The Lobster: Ryan’s Movies Reviews #9

Hello and welcome to Ryan’s Movie Reviews. This review will contain spoilers, theories and also some adult themes.

Since I started the blog, a friend called Jack has been urging me to review ‘The Lobster’. He and I are both fans of weird movies, so I told him to watch ‘Her’ in exchange for me watching ‘The Lobster’. From what I’d heard, both films were similar, and I found both entertaining yet somewhat disturbing.

With Yorgos Lanthimos as director and with a cast including Colin Farrell, Rachel Weisz, Léa Seydoux and John C Reilly, The Lobster is a dark comedy set in a dystopian society, where people visit a hotel to find a romantic partner. They have 45 days to find a lover, and if they fail to do so will be turned into an animal of their choice.
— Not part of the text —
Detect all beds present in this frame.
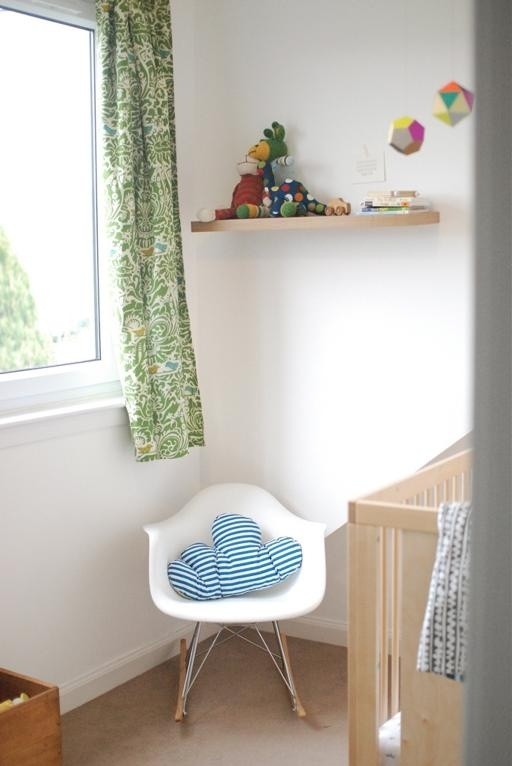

Honestly, this film was weird. From the opening of shooting the donkey to the maid checking David’s daily erection rate, this film is packed with moments that will make you laugh and cringe. The expositional voice of Rachel Weisz made the world seem quite systematic and bleak. Colin Farrell plays David, a man who arrives at the hotel with his dog (who was previously his brother) seeking companionship. If you can’t tell already, the animal of his choice is a lobster, claws why not? (yes, that was a pun, and yes it was terrible). I think Colin Farrell was great for the role, he had some depth and was a fun character. Ben Whishaw played the limping man, who wished to find love with a girl who also had a limp. He later fakes a nosebleed to charm a girl who frequently has nosebleeds. He was an interesting and quite pessimistic character. Nosebleed girl was played by Jessica Barden, and I personally found her character hilarious. Rachel Weisz played the short-sighted woman, who was a weird and entertaining character. I liked her character revelation of her as the narrator. For me, the best character goes to John C Reilly’s lisping man. He was amazing! I found his scenes highly entertaining, his lisp was great (Samuel L Jackson did it better in Kingsman but anyway) and he was a lovable and interesting character.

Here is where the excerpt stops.